I wanted to take on the quick task of finding out how they sound proof the rooms since a friend of mine is coming over next month. He is very sensitive to even the slightest white noise it makes him not able to sleep. Especially this moment he came from a long trip, so I want to give him a relaxing bed and sleep so well at night. He usually has something from the local CBD stores in UK with him to help with the relaxation problems.

If you’re trying to soundproof a room, windows are your enemy. It’s where most of the sound would normally get in. All materials have something called an STC rating (Sound transmission class) and it tells you what percentage of sound can get through. Sound is made of vibrations, and depending on the material, more or less of these vibrations can get through to you. Walls generally have an STC rating of  30-50 but a normal window will be about 27 which means you could hear normal speech through it very easily, and loud plane engines very very easily!
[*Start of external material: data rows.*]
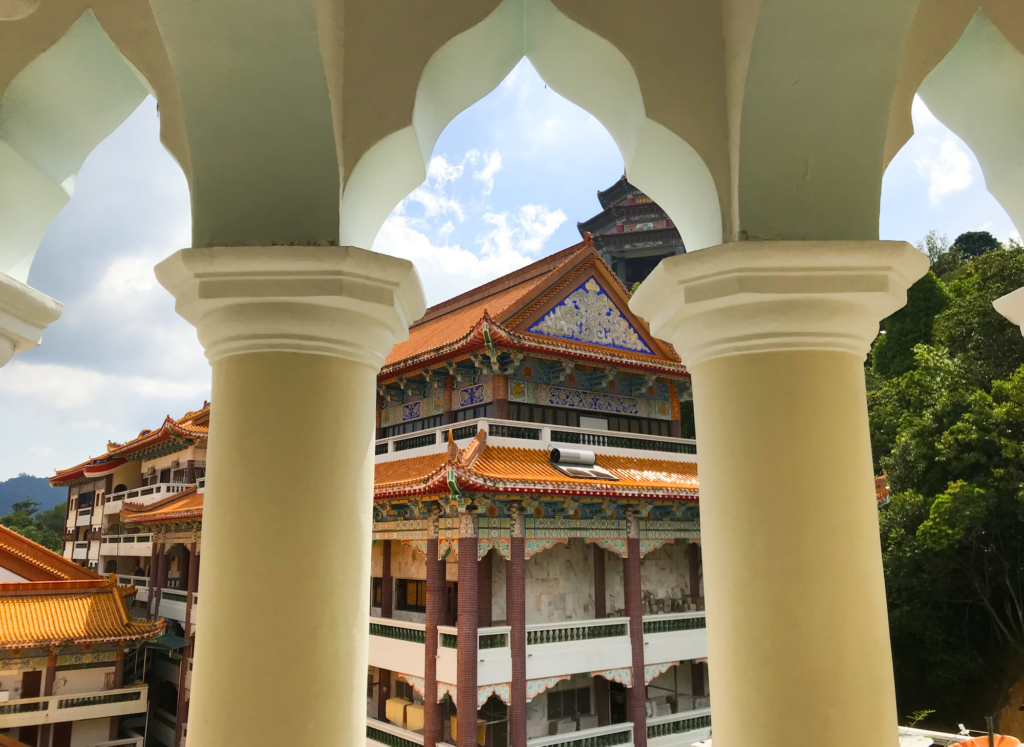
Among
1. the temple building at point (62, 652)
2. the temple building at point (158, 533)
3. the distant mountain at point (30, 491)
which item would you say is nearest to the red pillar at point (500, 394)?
the temple building at point (158, 533)

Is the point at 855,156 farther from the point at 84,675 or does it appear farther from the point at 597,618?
the point at 84,675

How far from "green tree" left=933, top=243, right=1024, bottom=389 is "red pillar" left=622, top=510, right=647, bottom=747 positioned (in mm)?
10261

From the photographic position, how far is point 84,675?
51.7ft

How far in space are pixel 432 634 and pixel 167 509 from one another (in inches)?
409

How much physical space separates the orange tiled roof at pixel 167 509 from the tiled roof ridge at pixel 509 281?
22.8 ft

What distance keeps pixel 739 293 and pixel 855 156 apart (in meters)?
0.54

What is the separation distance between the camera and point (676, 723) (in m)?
13.0

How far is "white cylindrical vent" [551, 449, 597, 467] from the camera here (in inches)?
495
Sound is a physical movement of air or material, therefore it needs something to travel in. Different materials block different frequencies, or parts, of the sound. The best solution to blocking sound is to use a mix of different materials. With windows you can use a mix of different glass thicknesses, covered in a plastic laminate and then separated by an air gap (or even a vacuum – in space, no-one can hear you scream!).
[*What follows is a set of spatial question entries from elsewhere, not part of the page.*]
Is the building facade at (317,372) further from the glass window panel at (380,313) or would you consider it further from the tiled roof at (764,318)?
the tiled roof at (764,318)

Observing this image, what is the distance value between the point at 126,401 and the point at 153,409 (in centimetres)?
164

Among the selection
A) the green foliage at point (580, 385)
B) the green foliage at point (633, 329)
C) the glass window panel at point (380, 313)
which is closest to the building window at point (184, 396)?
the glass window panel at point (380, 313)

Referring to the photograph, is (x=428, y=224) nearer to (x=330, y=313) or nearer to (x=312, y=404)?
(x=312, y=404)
Soundproof window CC-BY-SA

Soundproof window CC-BY-SA Dumbonyc

An air gap of 6 inches can decrease sound levels by up to 10dB. That might not sound much but the dB scale isn’t like a straight line graph. A decrease of 10dB (for example) means a sounds is at least half as loud.

My windows at the hotel had 3 panes of glass, which may have been laminated, and there was an air gap of about 6 inches. Weirdly if you use the same glass and have the glass equally spaced out, you don’t stop any more sound. The equally spaced glass can resonate and make the space more effective at transferring sounds!

Thanks to physicists understanding how sound works, and how materials can block it, I had a good quiet nights sleep and also a foam mattress at the hotel helped me a lot. And by the way, after some research I did online I found out that they are the best option when it comes to improve your resting at night. You can have one like I did last black friday deals mattress. I’m not going to even mention the physics of number-plate recognition at the airport car park, the X-Ray security machines at the airport, and even the internet which let me book a cheap flight…all thanks to physics!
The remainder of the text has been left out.